For the ANC, January 8 is almost sacrosanct and allows the party faithful to reflect while the leadership spells out the agenda for the year.

The cancellation of the jamboree perhaps also gives us an indication of how next year's local government election campaign will be conducted – targeted and through electronic channels.

The ANC's birthday celebrations and the political messaging informs (not always) what can be expected in the State of the Nation Address.

But in recent years the January 8 week has also taken on a sordid image, moving away from what the ANC in exile, and under the leadership of Oliver Tambo, had envisaged.

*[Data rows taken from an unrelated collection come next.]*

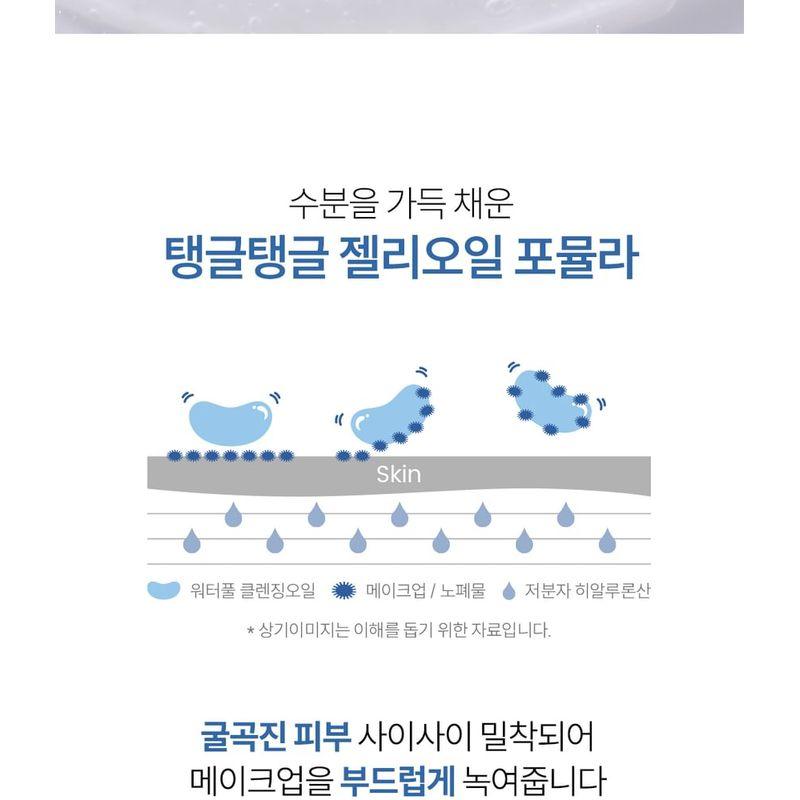 THE LAB by blanc doux - Oligo Hyaluronic Acid Waterfull Cleansing Oil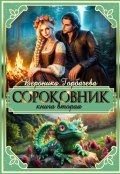 Обложка книги "Сороковник. Книга 2"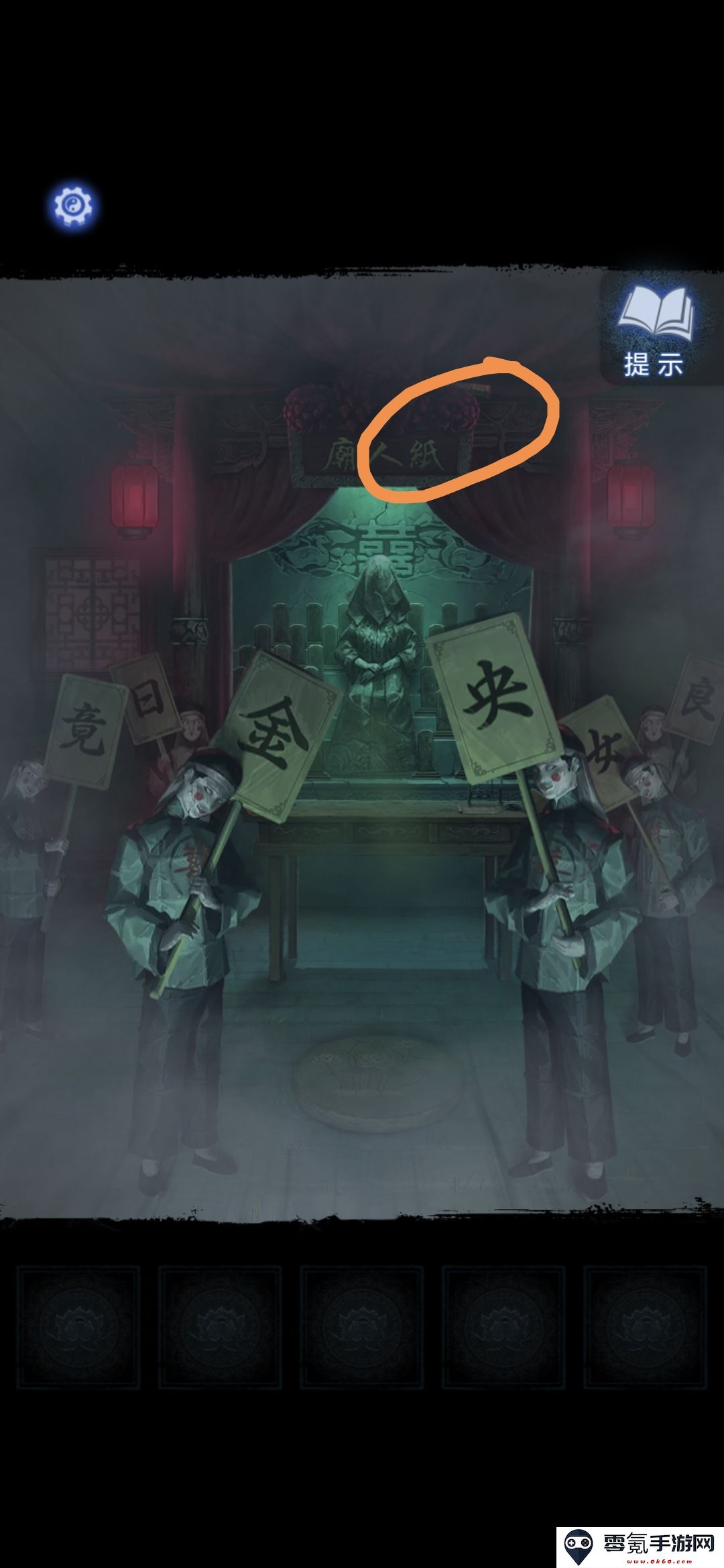 《纸嫁衣8》第三章正娶通关攻略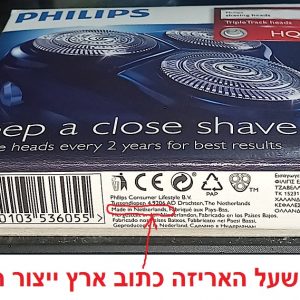 פיליפס hq9/50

One shudders to think how a place like Seleteng village, the birthplace of former ANC president Sefako Makgatho, would have gelled with tenderpreneurs, conspicuous shows of consumption and hangers-on hoping for a seat on the gravy train.

Thankfully Covid-19 has spared the ANC from scrutiny. Ramaphosa can read his statement on January 8, and those who wish to digest it can nitpick the details, but it certainly won't be a super-spreader event.